= WHAT YOU WILL DO =
Continue the article on voice-to-text use cases for Nigerian businesses, starting right after its final sentence below.

= QUOTED PASSAGE =
^^^^

Every phone call your Nigerian business receives is a conversation containing valuable data — customer intent, product feedback, service complaints, booking requests. Most of this disappears the moment the call ends. Voice to text converts spoken words into searchable, analysable text in real time. This article covers the four most valuable use cases in the Nigerian market and how to implement each one.

Every business call is untapped data

A medium-sized Lagos business might take 100 inbound calls per day. By the end of the week, that is 500 conversations with customers — each containing real data about what people want to buy, what problems they are having, what questions they cannot find answers to on the website, which products they keep asking about that you do not stock.

Without voice to text, this data evaporates. A staff member might note a few details in a logbook. The rest is lost. Patterns that would be obvious from a dataset of 500 calls — a recurring product question, a delivery complaint pattern, a time-of-day spike in enquiries about a specific service — are invisible because no one can review 500 calls manually.

Voice to text (STT — speech to text) is the technology that converts spoken audio into written text. Once the call is text, you can search it, filter it, feed it into analysis tools, push it to a CRM, or use it to generate automated summaries. The call becomes data instead of a memory.

Use case 1: call transcription for records and compliance

The most straightforward use of voice to text is maintaining a written record of every customer call. In sectors where this is a regulatory requirement — banking, insurance, fintech, healthcare — transcription is not optional. The Central Bank of Nigeria's customer protection guidelines, and similar frameworks, increasingly expect financial institutions to be able to produce records of customer interactions.

Even where it is not mandated, having a full transcript of every customer call has practical value:

For Nigerian businesses, the critical requirement is that transcription must handle Nigerian English, Nigerian-accented speech, and the major local languages. A transcription system trained only on American or British English will produce poor-quality output on calls with Hausa or Yoruba-accented English — or miss entire segments where a caller switches into a Nigerian language.

Use case 2: customer intent analysis

When you have transcripts from hundreds of customer calls, you can start asking questions of the data: what are customers calling about most? What products come up most often? What complaints appear repeatedly? Which questions are callers asking that are not answered on the website?

This kind of analysis — which requires manual review without transcription, and becomes automated with it — drives product decisions, staff training priorities, and marketing content. A pharmacy that discovers 30% of its calls are asking about the availability of a specific medication that is often out of stock has a clear restocking priority. A restaurant that sees "delivery to Ajah" mentioned in 40 calls per week knows there is demand in that area that they are not serving.

You can start simple: export transcripts to a spreadsheet, sort by keyword, and look for patterns manually. Or pipe transcripts to a simple text classifier — the Maraba API returns structured transcript data that is easy to feed into a downstream analysis pipeline.

^^^^

= MATERIAL PROVIDED =
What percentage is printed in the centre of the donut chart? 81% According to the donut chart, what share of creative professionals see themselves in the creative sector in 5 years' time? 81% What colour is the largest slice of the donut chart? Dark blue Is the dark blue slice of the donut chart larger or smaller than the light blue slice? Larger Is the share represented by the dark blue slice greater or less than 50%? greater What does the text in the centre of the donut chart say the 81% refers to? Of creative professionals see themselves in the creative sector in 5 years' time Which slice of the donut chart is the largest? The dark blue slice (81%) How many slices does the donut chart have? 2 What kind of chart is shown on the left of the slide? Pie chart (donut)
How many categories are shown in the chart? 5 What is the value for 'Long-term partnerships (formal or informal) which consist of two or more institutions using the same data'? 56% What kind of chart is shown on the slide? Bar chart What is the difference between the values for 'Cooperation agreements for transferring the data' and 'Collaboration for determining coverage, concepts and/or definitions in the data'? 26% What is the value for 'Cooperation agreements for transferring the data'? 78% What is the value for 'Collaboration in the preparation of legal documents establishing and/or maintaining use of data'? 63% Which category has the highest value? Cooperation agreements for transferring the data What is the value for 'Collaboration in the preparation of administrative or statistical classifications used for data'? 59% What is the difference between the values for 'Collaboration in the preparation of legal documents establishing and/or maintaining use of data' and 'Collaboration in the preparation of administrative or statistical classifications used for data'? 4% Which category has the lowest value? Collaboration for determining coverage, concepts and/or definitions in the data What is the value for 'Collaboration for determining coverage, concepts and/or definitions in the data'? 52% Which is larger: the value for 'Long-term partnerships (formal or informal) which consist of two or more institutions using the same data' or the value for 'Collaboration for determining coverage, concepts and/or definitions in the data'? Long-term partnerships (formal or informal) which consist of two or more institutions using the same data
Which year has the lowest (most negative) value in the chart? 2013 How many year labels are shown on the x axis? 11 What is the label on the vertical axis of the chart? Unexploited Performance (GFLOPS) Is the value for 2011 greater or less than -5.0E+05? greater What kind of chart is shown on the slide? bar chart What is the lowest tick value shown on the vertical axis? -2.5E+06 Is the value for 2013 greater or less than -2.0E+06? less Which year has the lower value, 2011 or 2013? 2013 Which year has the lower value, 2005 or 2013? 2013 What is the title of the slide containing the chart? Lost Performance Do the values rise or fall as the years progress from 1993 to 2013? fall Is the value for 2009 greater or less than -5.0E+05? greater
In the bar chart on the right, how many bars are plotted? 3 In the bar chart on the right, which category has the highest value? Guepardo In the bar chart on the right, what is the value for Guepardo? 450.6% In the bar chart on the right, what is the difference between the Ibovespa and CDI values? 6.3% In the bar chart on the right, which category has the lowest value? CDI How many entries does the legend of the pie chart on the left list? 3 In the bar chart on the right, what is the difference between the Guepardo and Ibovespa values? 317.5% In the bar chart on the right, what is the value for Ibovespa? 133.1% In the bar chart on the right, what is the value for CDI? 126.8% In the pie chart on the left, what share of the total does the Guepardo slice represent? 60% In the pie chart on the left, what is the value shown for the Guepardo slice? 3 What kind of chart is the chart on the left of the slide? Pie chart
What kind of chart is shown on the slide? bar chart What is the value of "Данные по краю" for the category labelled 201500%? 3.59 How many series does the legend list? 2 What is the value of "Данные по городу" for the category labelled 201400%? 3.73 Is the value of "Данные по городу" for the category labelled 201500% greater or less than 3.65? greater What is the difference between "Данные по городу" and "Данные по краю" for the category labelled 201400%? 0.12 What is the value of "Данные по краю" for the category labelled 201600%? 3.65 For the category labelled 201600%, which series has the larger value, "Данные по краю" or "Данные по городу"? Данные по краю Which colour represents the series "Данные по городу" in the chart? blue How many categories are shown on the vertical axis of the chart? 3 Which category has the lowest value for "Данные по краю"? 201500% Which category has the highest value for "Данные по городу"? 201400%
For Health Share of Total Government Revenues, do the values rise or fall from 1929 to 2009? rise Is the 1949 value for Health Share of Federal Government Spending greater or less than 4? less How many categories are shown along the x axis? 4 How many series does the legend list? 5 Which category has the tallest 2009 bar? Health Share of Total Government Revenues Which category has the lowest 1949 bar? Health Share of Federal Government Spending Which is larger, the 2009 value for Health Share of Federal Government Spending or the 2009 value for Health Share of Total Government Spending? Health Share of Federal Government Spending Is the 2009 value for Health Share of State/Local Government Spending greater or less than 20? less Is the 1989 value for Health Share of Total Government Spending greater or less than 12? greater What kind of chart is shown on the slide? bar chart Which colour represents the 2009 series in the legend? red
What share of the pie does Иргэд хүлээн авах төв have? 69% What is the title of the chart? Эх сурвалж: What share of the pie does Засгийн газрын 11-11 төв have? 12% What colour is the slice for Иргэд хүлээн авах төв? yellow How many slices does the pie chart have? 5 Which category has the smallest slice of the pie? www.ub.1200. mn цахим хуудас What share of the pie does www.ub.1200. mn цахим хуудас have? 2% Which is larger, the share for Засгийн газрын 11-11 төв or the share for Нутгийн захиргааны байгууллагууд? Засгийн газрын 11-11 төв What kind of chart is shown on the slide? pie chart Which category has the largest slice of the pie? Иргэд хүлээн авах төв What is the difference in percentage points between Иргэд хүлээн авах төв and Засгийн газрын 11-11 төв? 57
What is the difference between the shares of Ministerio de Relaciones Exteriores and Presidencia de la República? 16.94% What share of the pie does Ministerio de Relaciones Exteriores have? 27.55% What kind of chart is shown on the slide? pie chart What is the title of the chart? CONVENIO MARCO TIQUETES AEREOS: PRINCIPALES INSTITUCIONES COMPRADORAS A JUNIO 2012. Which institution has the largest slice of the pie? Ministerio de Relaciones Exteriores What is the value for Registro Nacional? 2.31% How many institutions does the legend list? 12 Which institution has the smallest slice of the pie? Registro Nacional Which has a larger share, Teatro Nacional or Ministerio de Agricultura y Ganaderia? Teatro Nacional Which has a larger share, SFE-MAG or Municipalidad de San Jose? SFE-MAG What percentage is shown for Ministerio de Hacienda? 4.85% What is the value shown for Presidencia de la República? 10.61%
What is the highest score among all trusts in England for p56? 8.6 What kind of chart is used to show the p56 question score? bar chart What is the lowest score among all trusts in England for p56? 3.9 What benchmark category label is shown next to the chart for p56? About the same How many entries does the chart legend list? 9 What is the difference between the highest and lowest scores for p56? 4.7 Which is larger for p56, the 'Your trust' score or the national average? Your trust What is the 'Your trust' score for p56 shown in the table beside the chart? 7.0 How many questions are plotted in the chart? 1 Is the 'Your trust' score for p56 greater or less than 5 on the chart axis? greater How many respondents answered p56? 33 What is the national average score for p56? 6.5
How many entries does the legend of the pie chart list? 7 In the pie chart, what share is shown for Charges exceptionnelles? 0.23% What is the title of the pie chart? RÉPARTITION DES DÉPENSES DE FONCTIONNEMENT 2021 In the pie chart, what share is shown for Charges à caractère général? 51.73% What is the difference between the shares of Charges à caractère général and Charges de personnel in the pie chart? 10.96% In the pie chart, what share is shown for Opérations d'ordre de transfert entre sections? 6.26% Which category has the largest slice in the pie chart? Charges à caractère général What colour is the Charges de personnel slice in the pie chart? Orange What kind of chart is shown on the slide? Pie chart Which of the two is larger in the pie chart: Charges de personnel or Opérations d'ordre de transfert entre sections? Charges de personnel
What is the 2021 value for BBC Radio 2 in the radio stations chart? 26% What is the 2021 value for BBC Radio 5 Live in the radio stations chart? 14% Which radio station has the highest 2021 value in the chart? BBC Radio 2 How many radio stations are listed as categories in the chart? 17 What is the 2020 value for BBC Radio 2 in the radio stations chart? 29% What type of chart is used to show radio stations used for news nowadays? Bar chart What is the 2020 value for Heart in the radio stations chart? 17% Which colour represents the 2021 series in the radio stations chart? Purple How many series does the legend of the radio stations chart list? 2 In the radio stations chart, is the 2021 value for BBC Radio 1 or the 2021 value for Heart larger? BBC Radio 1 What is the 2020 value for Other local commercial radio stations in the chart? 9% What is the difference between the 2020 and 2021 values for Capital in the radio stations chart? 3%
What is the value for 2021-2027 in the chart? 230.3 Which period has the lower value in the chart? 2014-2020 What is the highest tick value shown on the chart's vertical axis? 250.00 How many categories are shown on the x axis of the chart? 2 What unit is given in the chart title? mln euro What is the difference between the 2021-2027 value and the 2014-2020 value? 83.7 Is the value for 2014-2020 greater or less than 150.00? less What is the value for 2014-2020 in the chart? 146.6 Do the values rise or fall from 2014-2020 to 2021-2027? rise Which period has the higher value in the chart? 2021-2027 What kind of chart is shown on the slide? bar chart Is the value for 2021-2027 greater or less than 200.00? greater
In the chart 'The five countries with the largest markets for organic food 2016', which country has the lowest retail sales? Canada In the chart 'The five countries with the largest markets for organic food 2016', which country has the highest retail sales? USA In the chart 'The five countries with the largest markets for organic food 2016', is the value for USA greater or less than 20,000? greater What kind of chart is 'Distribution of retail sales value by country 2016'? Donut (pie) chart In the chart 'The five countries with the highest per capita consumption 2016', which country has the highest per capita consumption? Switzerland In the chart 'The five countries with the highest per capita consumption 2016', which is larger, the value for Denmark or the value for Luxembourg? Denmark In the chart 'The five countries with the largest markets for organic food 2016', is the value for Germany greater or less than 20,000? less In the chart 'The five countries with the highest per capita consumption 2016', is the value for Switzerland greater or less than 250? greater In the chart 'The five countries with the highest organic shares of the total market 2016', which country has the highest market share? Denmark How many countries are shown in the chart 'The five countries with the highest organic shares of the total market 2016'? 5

^^^^

= RESPONSE TO THE TASK =
Use case 3: CRM integration

A sales call or customer service call typically ends with a staff member manually typing notes into a CRM. This takes time, requires discipline, and often produces incomplete records — the staff member remembers the key point but forgets the caller's address, or the specific product variant they asked about.

With voice to text, the call is transcribed automatically. A lightweight extraction step — either a simple rule-based parser or a small language model — pulls out structured data: caller name, phone number (from the call metadata), product mentioned, delivery address mentioned, follow-up action required. This structured record is posted to the CRM directly, with the full transcript attached for reference.

The result is a CRM that is complete and accurate, without requiring discipline from staff who are managing the pressure of a busy call. The Maraba voice agent produces structured post-call summaries automatically — these are a form of CRM-ready data for every call Maraba handles.

Use case 4: compliance logging for regulated industries

Fintech, microfinance, insurance, and banking businesses in Nigeria face growing regulatory requirements around customer interaction records. The NDPR (Nigeria Data Protection Regulation) creates obligations around what data you hold and for how long, but it also presupposes that you can identify what data was shared with a customer during a call — which requires a record of what was said.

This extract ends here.